La migrazione è solo un anello della finanziarizzazione, cioè della libera circolazione dei capitali, ma su quella Orban non apre bocca, dato che, per ora, è proprio lui uno dei miracolati dal sistema della mobilità dei capitali. La vera spada di Damocle sospesa sull’Ungheria è infatti che l’attuale afflusso di capitali esteri si trasformi improvvisamente in deflusso lasciando il deserto economico. Orban attira capitali esteri drogando il sistema con periodiche svalutazioni del fiorino e continue diminuzioni delle tasse, ma non è detto che il gioco possa riuscirgli all’infinito. L’Orban che cacciava il Fondo Monetario Internazionale dall’Ungheria è ormai un pallido ricordo ed ora invece c’è l’Orban che ha trasformato il proprio Paese in un ostaggio dei capitali stranieri.
Niente di strano nel fatto che Orban cerchi di coprire il proprio asservimento al capitale straniero con la solita propaganda contro gli stranieri deboli, cioè i migranti. Il vero problema è che il mito fasullo dell’invasione accomuna sia gli xenofobi che gli xenofili, sia gli “animabruttisti” come Orban e Salvini, sia gli “animabellisti” della sedicente “sinistra”. Spiegare ad uno di “sinistra” che non è in atto alcuna invasione migratoria, chiarirgli che il migrante non può permettersi di recidere il legame con la madre patria se non a costo di rinunciare all’effetto-cambio, significa deluderlo amaramente poiché gli si sottrae la preziosa occasione di dare sfogo alla propria nobiltà d’animo. Bisogna credere all’invasione perché ti mette alla prova, ti dà modo di dimostrare che non sei razzista e magari nemmeno sessista e specista.

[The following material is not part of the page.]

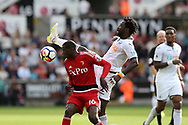 Wilfried Bony of Swansea city challenges Abdoulaye Doucoure of Watford (l).  Premier league match, Swansea city v Watford at the Liberty Stadium in Swansea, South Wales on Saturday 23rd September 2017.<br /> pic by  Andrew Orchard, Andrew Orchard sports photography.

Il sistema mediatico schiaccia l’acceleratore della guerra civile tra buonisti e cattivisti e, a questo scopo, combina la prospettiva dell’apocalisse migratoria con il catastrofismo ecologico più spinto. Il lobbying finanziario si affida infatti ad esperti pubblicitari che conoscono i propri polli e sanno come manipolarli facendo leva sulle loro stesse convinzioni ideologiche. Non a caso uno dei mantra che vanno per la maggiore è quello di spacciare la migrazione come una conseguenza non del cambio delle valute ma del cambio climatico, cioè del riscaldamento globale.

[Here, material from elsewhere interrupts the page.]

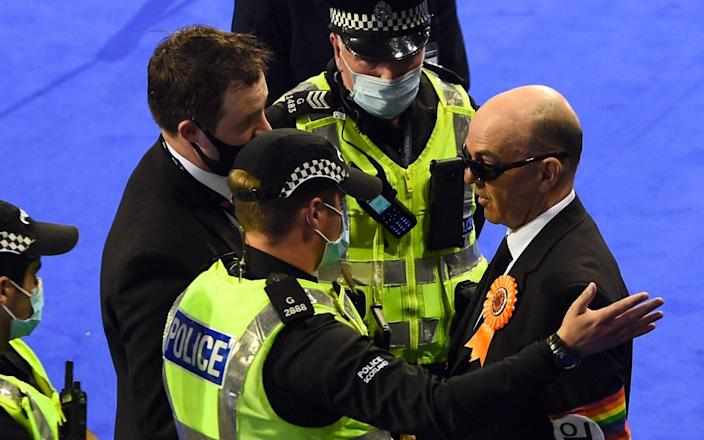 Police and officials speak to Derek Jackson, before he is ejected from the premises - AFP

Tutto l’attuale rapporto della “sinistra” con l’opinione pubblica consiste quindi nel pretendere dalle persone di essere migliori di quelle che sono, con il sicuro risultato di renderle peggiori. La politica così rinuncia ancora una volta a far politica. Un programma politico infatti non è un elenco di desiderata ma anzitutto una rappresentazione della realtà. Se la rappresentazione della realtà rimane quella del mainstream, è sempre e solo il mainstream a dettare il programma politico.
Domenica scorsa il principale partito della “sinistra”, il PD, ha celebrato le “primarie” per l’elezione del segretario. I quasi due milioni di votanti rappresentano un successo personale del candidato eletto, il presidente della Regione Lazio Nicola Zingaretti. Il plebiscito che gli è stato tributato è probabilmente dovuto al fatto che gli elettori del PD hanno creduto di aver trovato finalmente in lui la persona di normale buonsenso in grado di tirare fuori il PD dalle pastoie delle follie renziane.
Ma anche Zingaretti dovrà vedersela soprattutto col mainstream che non lo riconosce come nuovo leader del partito. Se infatti Zingaretti è il nuovo segretario a livello formale, i media continuano imperterriti a considerare Renzi il vero padrone del partito, per cui la questione in evidenza nel mainstream non è ciò che vuol fare Zingaretti, bensì quali saranno le mosse di Renzi.